“Tuan Muda, di sini ruang makan utama. Silahkan masuk,” ujar Ningsih sambil membuka pintu salah satu dari daun pintu ganda.
“Te-terima kasih, Mbak Ningsih.” Langit melangkah masuk dengan pelan.
Setiba dia di ruang makan, Langit melihat sebuah meja panjang dengan setiap sisinya terdapat lima buah kursi. Dibawahnya terdapat karpet besar berwarna merah dengan corak emas menghiasinya. Dan diatasnya sebuah chandelier besar berwarna putih menerangi ruangan dengan indahnya.
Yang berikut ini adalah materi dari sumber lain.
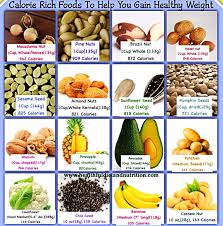 calorie rich foods gain healthy weight bc 111 lbs i need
Langit mematung sesaat, mengagumi kemegahan ruangan ini dalam diam.
“Kemari, sayang!” Fuji melambaikan tangan, kemudian mendorong kursi di sampingnya agar Langit duduk di sana.
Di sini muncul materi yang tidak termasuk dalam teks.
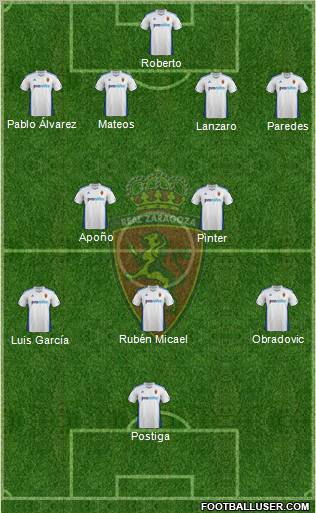 R. Zaragoza S.A.D. 4-2-1-3 football formation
Langit yang tersadar dari kekagumannya, segera menunduk dan menyapa orang tuanya.
“Se-selamat pa-pagi, Om dan Tante.”
“Selamat pagi, Langit!” Fuji membalas dengan riang.
Regi saat ini sedang membaca berita pagi ini lewat tabletnya yang tipis. Setelah menyesap kopi hitamnya, barulah dia membalas sapaan Langit dan menyuruh anak itu untuk duduk.
“Bagaimana tidurmu? nyenyak?” Fuji bertanya sambil mengambilkan satu sendok nasi goreng ke atas piring Langit. “Apa ada yang membuatmu tidak nyaman di kamarmu?” tanya lagi sambil menaruh dua telur mata sapi dan dua buah sosis.
“Ti-tidak, se-semua ba-baik.” Langit mengangguk kecil, sedikit ragu namun akhirnya memegang sendok dan garpu. “Te-terima ka-kasih, dan ma-maaf ka-karena a-aku ke-ketiduran se-semalam.”
“Oh tidak masalah!” Fuji terkekeh pelan, kali ini dia menuangkan segelas jus jeruk di gelas Langit. “Apa kau terbiasa makan nasi dipagi hari? maaf, seharusnya aku bertanya lebih dulu.”
Langit segera menggelengkan kepalanya, “Ka-kami bi-biasa ma-makan nasi di pa-pagi hari!”
“Syukurlah kalau begitu,” Fuji segera tersenyum lagi setelah sempat murung.
Setelah berdoa sebentar, Langit mulai menyendok nasi goreng. Bocah laki-laki itu meniup sebentar karena masih panas sebelum melahapnya. Aroma masakan yang harum dengan bau-bau rempah khas Indonesia. Rasa yang gurih dipadukan dengan manisnya kecap, Langit menelannya dengan perasaan gembira.
“Enak?” tanya Fuji yang ternyata sejak tadi memperhatikan Langit.
“E-enak se-sekali!”
“Ahem!”
Tiba-tiba saja suara deheman dari Regi memotong perbincangan ringan Langit dan Fuji. Mereka berdua segera menoleh ke arah Regi. Pria paruh baya itu terlihat mengerutkan keningnya, memasang wajah marah. Langit buru-buru menelan sisa makanannya dan menunduk takut.
“Tidak baik makan sambil bicara!” tegurnya dengan nada pelan namun tegas.
“Ma-maaf, Om.”
“Ei~ tidak perlu sekaku itu,” ujar Fuji sambil tersenyum riang. “Padahal kita pernah makan sambil saling bergulat.”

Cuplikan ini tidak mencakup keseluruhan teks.